[Start RECORDS SHOWN]

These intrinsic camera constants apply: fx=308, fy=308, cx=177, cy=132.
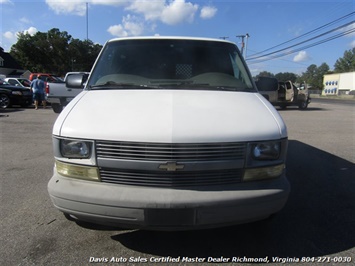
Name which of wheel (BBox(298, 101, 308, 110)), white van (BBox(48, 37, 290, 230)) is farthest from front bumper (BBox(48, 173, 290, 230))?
wheel (BBox(298, 101, 308, 110))

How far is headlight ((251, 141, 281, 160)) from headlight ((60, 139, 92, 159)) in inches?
55.9

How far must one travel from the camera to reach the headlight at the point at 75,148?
2.64m

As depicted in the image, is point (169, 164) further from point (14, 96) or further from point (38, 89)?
point (14, 96)

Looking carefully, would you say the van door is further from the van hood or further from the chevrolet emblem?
the chevrolet emblem

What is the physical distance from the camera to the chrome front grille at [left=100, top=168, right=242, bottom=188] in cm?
255

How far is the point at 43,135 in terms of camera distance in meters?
8.80

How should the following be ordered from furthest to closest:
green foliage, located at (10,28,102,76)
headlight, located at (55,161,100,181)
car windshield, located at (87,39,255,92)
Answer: green foliage, located at (10,28,102,76) < car windshield, located at (87,39,255,92) < headlight, located at (55,161,100,181)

[End RECORDS SHOWN]

BRIEF —
Reproduce every item above word for word, leaving out the pictures.

FINAL RESULT —
These intrinsic camera constants apply: fx=308, fy=308, cx=177, cy=132.
Name which of wheel (BBox(298, 101, 308, 110)), white van (BBox(48, 37, 290, 230)) is farthest from front bumper (BBox(48, 173, 290, 230))?
wheel (BBox(298, 101, 308, 110))

How far is headlight ((251, 141, 281, 160)) from headlight ((60, 139, 92, 159)) in inches?
55.9

How far must one travel from the camera to reach the headlight at the point at 75,148?
2.64m

As depicted in the image, is point (169, 164) further from point (14, 96) or further from point (38, 89)?
point (14, 96)

Looking carefully, would you say the van door is further from the van hood or further from the chevrolet emblem?
the chevrolet emblem

What is the physical distance from the camera to the chrome front grille at [left=100, top=168, right=242, bottom=188] in cm?
255

How far is the point at 43,135 in terms of camera distance in meters?
8.80

How should the following be ordered from furthest to closest:
green foliage, located at (10,28,102,76)
headlight, located at (55,161,100,181)
car windshield, located at (87,39,255,92)
Answer: green foliage, located at (10,28,102,76) < car windshield, located at (87,39,255,92) < headlight, located at (55,161,100,181)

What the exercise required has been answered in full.